§ Item de trabalho 1
Extraia, sem qualquer alteração, as cinco entradas do Bloco 1, omitindo as imagens da resposta.

§ Excerto do documento
2.2 O crédito reclamado por Instituto da Segurança Social, I. P. sobre o executado reclamado P... consubstanciado em contribuições e juros mora reclamados no valor de € 16.361,76 (treze mil, trezentos e sessenta e um euros, setenta e seis cêntimos) e ainda os respectivos juros vincendos.
3.2 O crédito do exequente Ba..., S.A., garantido por penhora - prejudicado pelo requerimento de extinção da instância formulado em 07 de Junho de 2017 pelo mesmo exequente (ref.2 10029028 dos autos principais), que a Senhora Agente de Execução acolheu.

As custas da execução e das reclamações saem precípuas do produto do bem penhorado (artigo 541. °, do Código de Processo Civil), suportando os executados as custas das presentes reclamações de créditos (artigo 527. °, n. °s 1 e 2 do Código de Processo Civil).

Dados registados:
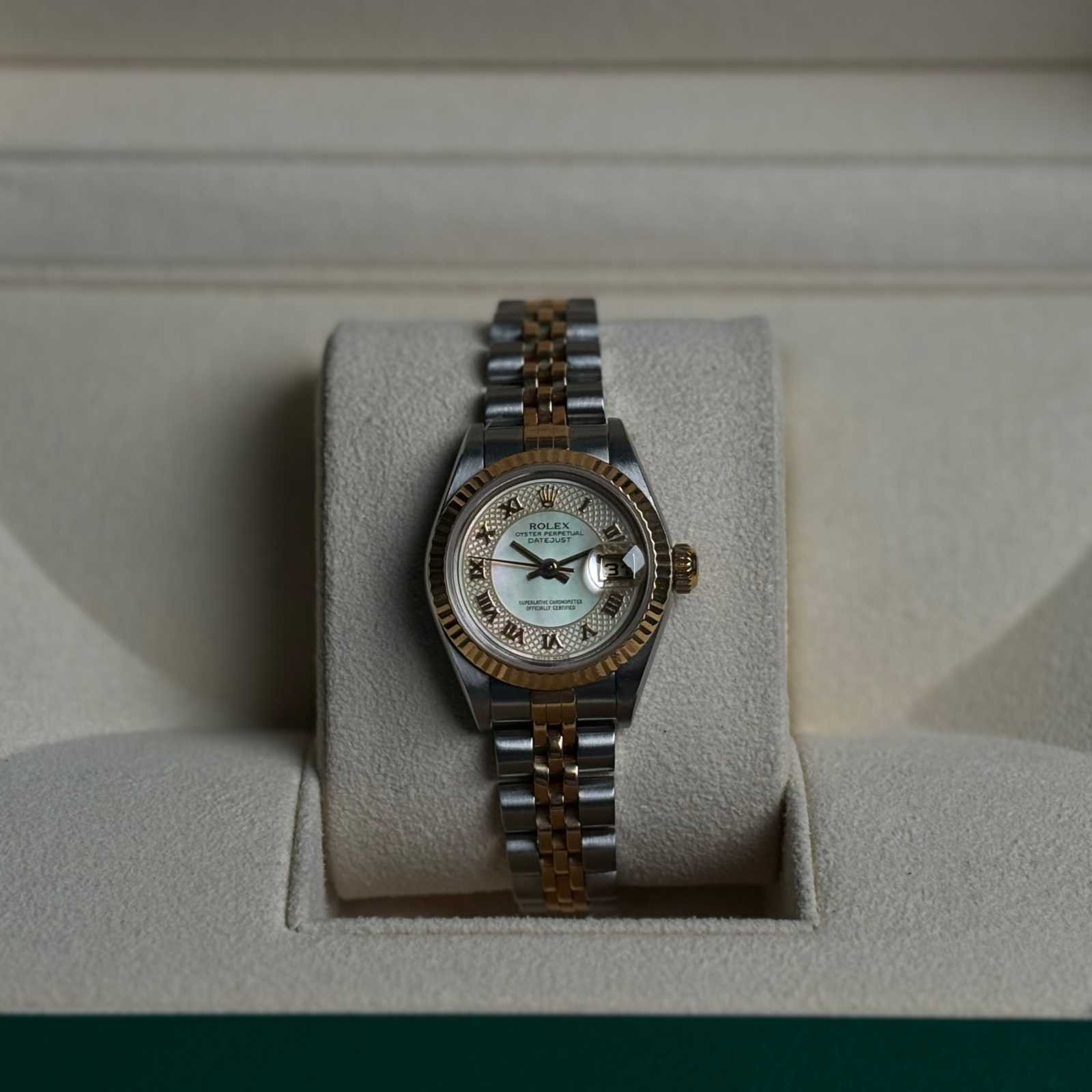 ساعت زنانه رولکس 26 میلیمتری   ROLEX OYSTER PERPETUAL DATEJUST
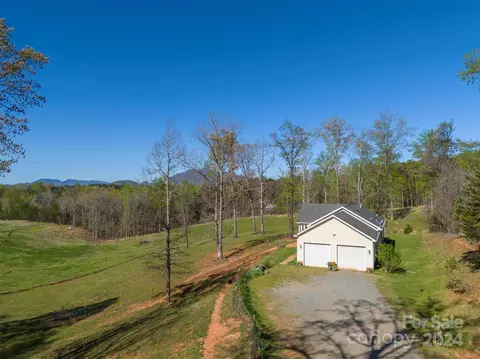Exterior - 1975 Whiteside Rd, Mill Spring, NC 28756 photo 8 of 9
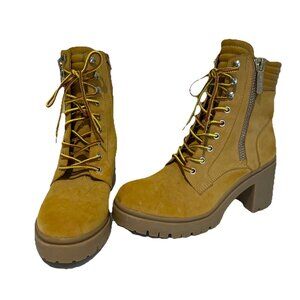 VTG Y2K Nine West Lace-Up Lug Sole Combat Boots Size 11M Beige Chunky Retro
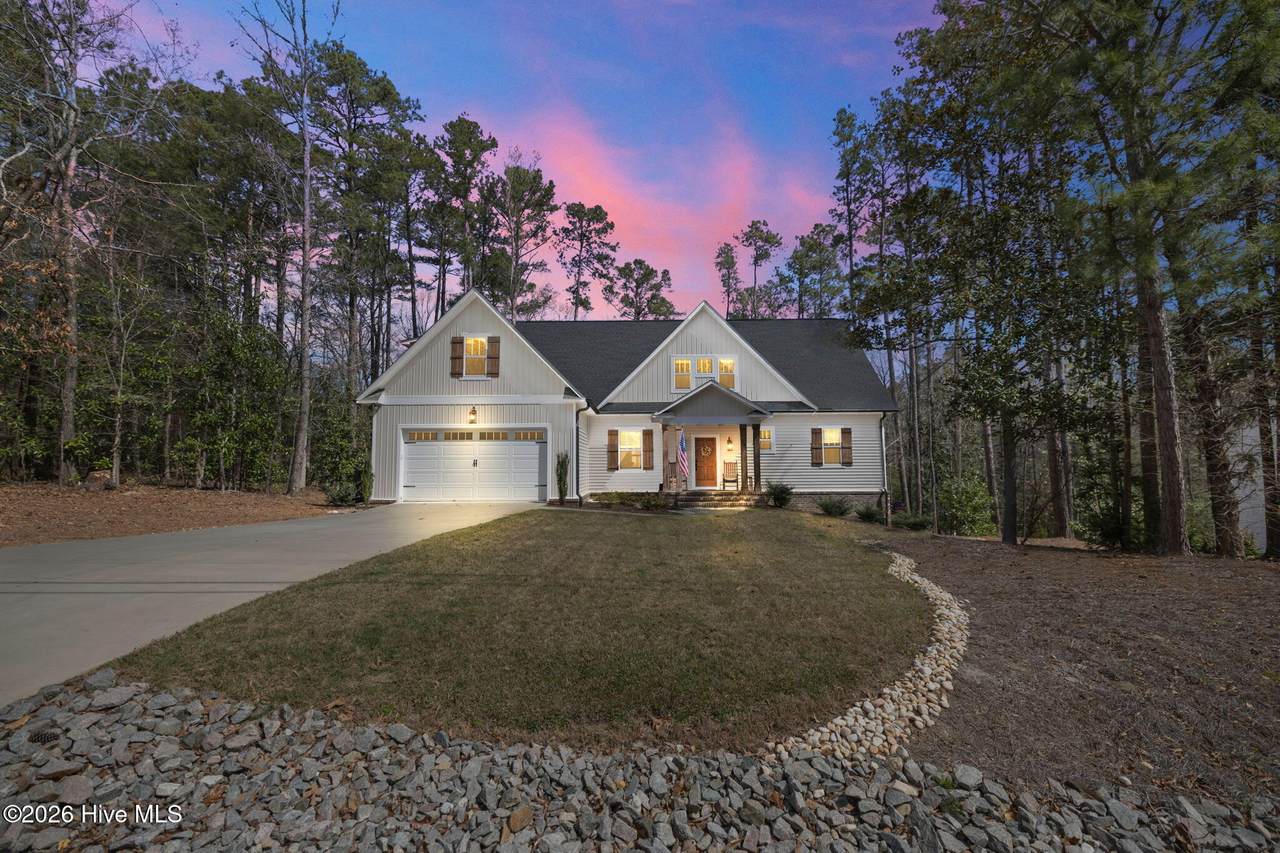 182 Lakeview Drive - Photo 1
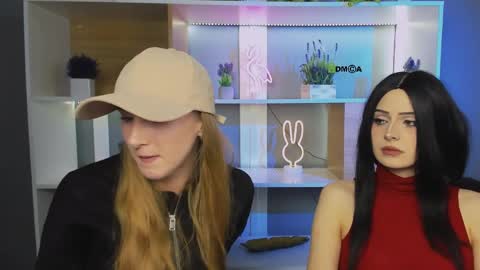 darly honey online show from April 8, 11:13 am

§ Item de trabalho 2
Para cada afirmação, indique se concorda com o excerto do documento, respondendo sim ou não e citando literalmente as palavras decisivas. (a) O crédito reclamado pelo Instituto da Segurança Social abrange também os juros vincendos. (b) O requerimento de extinção da instância foi apresentado pelo próprio exequente em 07 de Junho de 2017. (c) As custas das reclamações de créditos ficam a cargo do exequente.

§ Solução 1
 ساعت زنانه رولکس 26 میلیمتری   ROLEX OYSTER PERPETUAL DATEJUST
Exterior - 1975 Whiteside Rd, Mill Spring, NC 28756 photo 8 of 9
 VTG Y2K Nine West Lace-Up Lug Sole Combat Boots Size 11M Beige Chunky Retro
 182 Lakeview Drive - Photo 1
 darly honey online show from April 8, 11:13 am

§ Solução 2
(a) Sim: «e ainda os respectivos juros vincendos».
(b) Sim: «formulado em 07 de Junho de 2017 pelo mesmo exequente».
(c) Não: «suportando os executados as custas das presentes reclamações de créditos».